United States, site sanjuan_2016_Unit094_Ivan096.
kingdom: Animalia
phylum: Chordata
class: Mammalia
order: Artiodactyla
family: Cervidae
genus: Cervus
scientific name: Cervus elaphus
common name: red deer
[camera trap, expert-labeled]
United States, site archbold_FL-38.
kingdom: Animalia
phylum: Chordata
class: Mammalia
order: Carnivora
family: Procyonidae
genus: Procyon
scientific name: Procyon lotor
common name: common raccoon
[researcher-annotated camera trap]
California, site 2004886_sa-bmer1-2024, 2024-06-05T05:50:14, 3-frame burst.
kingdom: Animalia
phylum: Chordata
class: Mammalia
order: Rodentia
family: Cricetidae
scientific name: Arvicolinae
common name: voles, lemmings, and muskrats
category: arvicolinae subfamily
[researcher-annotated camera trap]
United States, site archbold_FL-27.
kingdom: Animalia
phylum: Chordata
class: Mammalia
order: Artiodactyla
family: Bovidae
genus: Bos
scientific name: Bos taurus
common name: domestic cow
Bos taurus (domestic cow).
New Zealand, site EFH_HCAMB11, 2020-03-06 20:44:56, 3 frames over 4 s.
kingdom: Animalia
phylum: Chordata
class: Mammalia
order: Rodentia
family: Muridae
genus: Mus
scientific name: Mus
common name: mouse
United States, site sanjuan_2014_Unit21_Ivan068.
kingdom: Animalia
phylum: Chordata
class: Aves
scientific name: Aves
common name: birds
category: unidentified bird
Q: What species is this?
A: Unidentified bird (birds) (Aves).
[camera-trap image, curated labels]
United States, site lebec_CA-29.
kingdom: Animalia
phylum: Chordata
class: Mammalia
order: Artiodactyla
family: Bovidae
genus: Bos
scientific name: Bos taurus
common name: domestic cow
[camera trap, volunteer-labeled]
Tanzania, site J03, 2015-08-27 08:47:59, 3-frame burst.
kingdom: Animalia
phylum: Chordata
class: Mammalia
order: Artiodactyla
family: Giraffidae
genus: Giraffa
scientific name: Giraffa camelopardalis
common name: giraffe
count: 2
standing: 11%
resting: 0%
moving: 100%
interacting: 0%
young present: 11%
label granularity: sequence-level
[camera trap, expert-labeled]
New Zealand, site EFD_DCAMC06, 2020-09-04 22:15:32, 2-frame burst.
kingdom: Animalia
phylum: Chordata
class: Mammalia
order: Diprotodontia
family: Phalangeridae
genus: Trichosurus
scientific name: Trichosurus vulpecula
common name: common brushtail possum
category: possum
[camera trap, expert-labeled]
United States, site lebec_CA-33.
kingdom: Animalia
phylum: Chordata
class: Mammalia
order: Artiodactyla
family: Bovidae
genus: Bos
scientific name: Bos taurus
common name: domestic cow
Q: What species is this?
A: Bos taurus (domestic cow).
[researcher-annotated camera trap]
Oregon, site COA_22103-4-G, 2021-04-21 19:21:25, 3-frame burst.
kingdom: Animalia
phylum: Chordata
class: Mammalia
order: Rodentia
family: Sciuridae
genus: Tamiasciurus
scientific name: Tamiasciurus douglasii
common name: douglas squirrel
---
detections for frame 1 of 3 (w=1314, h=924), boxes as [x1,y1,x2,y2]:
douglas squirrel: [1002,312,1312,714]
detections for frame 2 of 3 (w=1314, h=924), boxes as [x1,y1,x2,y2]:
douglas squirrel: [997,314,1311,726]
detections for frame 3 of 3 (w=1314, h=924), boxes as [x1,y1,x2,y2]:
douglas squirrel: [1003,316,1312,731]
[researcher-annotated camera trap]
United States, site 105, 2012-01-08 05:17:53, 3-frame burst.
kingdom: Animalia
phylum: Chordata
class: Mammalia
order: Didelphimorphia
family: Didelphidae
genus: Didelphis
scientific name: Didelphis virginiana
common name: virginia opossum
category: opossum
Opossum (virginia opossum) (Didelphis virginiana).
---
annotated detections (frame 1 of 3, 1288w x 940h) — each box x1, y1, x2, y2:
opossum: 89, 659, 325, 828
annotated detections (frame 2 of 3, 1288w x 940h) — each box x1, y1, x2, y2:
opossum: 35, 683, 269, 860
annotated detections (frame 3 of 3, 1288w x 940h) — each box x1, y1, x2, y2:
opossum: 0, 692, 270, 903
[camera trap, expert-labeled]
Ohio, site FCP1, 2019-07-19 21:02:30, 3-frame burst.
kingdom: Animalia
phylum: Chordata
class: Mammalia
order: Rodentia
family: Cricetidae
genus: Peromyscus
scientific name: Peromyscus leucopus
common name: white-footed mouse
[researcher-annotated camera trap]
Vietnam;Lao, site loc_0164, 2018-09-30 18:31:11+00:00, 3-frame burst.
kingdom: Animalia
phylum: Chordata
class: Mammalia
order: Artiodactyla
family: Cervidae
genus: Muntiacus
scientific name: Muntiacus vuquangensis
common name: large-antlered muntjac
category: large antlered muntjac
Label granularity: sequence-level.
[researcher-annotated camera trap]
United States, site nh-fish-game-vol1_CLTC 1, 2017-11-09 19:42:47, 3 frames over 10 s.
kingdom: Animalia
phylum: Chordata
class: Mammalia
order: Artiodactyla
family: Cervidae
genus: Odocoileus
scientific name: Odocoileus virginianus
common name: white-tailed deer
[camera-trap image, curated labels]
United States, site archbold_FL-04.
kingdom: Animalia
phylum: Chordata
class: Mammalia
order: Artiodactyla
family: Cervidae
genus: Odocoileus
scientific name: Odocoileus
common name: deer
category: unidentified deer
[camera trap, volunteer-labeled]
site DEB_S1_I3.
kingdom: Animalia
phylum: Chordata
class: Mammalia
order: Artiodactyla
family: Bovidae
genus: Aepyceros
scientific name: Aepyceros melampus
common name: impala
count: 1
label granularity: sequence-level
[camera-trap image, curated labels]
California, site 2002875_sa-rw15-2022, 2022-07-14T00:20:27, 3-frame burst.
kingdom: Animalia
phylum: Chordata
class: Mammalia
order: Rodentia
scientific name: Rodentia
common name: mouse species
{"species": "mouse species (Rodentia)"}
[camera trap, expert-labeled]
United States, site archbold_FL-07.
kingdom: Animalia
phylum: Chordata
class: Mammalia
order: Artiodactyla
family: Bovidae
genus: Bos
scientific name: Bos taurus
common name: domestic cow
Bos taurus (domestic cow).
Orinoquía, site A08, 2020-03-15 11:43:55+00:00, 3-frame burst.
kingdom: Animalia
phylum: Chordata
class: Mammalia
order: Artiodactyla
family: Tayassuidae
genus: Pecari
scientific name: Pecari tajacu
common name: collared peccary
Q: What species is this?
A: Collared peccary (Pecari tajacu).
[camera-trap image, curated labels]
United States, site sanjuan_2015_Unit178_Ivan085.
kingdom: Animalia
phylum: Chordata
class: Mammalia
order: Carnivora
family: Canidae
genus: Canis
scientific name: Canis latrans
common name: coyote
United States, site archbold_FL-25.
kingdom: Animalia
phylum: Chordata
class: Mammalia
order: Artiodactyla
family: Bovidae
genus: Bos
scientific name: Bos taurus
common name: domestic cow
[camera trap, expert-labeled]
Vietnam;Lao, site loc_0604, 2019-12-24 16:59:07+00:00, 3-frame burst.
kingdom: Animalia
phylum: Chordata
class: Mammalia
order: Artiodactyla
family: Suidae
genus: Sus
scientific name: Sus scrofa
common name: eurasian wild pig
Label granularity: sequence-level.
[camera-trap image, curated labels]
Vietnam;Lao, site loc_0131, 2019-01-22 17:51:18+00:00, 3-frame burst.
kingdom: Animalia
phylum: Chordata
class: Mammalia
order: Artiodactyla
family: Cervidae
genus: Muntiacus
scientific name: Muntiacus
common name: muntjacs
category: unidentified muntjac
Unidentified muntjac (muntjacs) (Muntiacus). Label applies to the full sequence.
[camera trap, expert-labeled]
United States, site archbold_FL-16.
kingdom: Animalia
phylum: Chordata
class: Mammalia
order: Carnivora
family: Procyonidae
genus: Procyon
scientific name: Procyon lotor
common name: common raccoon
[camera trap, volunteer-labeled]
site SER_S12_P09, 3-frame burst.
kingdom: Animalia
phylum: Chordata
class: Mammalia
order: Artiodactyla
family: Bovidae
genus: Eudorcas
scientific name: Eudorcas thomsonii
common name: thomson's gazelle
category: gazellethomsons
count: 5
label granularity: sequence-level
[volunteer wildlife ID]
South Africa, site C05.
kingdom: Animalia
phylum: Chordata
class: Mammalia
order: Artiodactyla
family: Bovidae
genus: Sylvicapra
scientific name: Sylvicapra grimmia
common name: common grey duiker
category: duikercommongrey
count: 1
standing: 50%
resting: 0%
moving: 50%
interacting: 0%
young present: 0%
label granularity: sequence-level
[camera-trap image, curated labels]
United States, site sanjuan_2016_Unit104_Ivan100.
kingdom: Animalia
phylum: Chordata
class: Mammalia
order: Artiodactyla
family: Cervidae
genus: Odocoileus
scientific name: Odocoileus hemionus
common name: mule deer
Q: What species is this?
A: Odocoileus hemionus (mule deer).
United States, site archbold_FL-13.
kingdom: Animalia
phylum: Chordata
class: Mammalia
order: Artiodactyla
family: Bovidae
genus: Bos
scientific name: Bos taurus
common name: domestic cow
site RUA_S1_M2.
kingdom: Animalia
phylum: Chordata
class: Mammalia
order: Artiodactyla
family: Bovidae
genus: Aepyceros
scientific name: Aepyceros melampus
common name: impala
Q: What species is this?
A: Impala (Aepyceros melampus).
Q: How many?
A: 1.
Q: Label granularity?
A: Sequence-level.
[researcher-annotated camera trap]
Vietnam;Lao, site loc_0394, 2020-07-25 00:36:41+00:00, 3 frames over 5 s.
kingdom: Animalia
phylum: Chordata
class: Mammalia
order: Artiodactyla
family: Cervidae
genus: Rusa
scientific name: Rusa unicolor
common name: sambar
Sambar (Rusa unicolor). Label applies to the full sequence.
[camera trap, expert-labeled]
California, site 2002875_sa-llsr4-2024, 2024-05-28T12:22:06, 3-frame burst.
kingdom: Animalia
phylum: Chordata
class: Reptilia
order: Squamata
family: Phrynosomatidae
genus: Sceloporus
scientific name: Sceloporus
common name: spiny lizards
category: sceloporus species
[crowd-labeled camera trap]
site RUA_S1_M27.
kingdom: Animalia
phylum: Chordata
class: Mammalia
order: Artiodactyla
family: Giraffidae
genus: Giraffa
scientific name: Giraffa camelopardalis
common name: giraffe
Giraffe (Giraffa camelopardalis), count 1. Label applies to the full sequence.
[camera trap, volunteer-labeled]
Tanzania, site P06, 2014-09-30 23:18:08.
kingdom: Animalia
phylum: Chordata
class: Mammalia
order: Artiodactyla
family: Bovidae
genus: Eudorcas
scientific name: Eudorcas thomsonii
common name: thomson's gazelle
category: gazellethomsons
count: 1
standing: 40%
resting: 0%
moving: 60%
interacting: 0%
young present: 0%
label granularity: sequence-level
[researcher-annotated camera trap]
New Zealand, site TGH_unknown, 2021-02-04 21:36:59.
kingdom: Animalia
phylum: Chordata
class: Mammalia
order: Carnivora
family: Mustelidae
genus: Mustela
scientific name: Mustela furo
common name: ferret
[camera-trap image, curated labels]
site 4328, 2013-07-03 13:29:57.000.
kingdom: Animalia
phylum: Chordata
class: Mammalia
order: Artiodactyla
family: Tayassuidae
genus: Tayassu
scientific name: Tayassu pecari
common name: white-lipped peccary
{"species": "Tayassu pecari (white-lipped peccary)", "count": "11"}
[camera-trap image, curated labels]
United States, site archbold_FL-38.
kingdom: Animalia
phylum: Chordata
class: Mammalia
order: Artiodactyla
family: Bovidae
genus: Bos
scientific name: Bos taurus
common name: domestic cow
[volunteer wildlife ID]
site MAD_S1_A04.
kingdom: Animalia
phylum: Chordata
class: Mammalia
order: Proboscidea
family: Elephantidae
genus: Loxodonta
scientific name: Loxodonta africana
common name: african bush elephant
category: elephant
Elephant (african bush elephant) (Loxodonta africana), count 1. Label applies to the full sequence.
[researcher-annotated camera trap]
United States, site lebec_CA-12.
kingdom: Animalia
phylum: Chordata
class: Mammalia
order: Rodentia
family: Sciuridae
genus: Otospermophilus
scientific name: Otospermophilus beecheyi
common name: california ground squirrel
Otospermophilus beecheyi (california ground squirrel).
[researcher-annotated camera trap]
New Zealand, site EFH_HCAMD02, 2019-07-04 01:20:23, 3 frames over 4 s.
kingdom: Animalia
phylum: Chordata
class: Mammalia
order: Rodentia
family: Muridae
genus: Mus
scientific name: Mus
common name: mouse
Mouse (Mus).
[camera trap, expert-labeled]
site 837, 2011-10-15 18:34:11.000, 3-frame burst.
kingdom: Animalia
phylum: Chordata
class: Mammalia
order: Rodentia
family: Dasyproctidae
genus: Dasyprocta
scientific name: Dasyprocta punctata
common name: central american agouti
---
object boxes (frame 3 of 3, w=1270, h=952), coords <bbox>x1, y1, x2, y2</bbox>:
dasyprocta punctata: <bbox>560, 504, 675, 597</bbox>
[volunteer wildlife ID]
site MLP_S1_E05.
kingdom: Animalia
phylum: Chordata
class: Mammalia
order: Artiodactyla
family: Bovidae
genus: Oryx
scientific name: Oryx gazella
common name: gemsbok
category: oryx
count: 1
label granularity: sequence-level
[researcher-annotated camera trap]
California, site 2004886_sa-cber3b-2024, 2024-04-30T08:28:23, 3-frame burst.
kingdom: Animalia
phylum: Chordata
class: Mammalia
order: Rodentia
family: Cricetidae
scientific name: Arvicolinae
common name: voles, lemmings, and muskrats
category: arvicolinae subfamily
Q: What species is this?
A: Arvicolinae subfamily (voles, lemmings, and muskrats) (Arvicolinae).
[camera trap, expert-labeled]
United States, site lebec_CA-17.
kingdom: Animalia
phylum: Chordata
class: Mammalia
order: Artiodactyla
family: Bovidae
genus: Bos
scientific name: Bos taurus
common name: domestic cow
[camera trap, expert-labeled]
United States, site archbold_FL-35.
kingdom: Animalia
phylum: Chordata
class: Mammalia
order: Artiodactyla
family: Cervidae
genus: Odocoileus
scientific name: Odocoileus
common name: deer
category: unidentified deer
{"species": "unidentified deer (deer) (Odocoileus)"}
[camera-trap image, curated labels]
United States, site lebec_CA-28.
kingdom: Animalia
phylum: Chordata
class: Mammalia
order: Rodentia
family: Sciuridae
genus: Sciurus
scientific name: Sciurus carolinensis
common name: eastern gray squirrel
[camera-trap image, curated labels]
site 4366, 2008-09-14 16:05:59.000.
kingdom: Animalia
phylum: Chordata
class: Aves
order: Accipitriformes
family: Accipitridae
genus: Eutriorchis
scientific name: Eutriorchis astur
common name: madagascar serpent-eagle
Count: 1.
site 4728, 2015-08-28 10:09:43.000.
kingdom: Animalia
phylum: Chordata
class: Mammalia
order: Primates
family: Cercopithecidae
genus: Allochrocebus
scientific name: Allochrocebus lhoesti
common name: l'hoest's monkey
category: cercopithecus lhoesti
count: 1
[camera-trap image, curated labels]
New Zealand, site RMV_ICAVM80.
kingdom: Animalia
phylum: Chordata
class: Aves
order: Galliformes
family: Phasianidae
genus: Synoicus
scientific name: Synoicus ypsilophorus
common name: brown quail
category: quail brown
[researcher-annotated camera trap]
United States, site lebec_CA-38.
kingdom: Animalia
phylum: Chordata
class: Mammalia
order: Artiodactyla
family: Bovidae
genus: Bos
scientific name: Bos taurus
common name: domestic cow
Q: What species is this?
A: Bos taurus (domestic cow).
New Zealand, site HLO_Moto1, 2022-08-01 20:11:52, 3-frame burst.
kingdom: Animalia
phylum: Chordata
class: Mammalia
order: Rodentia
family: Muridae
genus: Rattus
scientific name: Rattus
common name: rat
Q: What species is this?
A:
_____
= YOUR ASSIGNMENT =
With the first line of the records as the start and the line holding "scientific name: Aves" as the end, please copy exactly those lines and no others.

= THE ANSWER =
United States, site sanjuan_2016_Unit094_Ivan096.
kingdom: Animalia
phylum: Chordata
class: Mammalia
order: Artiodactyla
family: Cervidae
genus: Cervus
scientific name: Cervus elaphus
common name: red deer
[camera trap, expert-labeled]
United States, site archbold_FL-38.
kingdom: Animalia
phylum: Chordata
class: Mammalia
order: Carnivora
family: Procyonidae
genus: Procyon
scientific name: Procyon lotor
common name: common raccoon
[researcher-annotated camera trap]
California, site 2004886_sa-bmer1-2024, 2024-06-05T05:50:14, 3-frame burst.
kingdom: Animalia
phylum: Chordata
class: Mammalia
order: Rodentia
family: Cricetidae
scientific name: Arvicolinae
common name: voles, lemmings, and muskrats
category: arvicolinae subfamily
[researcher-annotated camera trap]
United States, site archbold_FL-27.
kingdom: Animalia
phylum: Chordata
class: Mammalia
order: Artiodactyla
family: Bovidae
genus: Bos
scientific name: Bos taurus
common name: domestic cow
Bos taurus (domestic cow).
New Zealand, site EFH_HCAMB11, 2020-03-06 20:44:56, 3 frames over 4 s.
kingdom: Animalia
phylum: Chordata
class: Mammalia
order: Rodentia
family: Muridae
genus: Mus
scientific name: Mus
common name: mouse
United States, site sanjuan_2014_Unit21_Ivan068.
kingdom: Animalia
phylum: Chordata
class: Aves
scientific name: Aves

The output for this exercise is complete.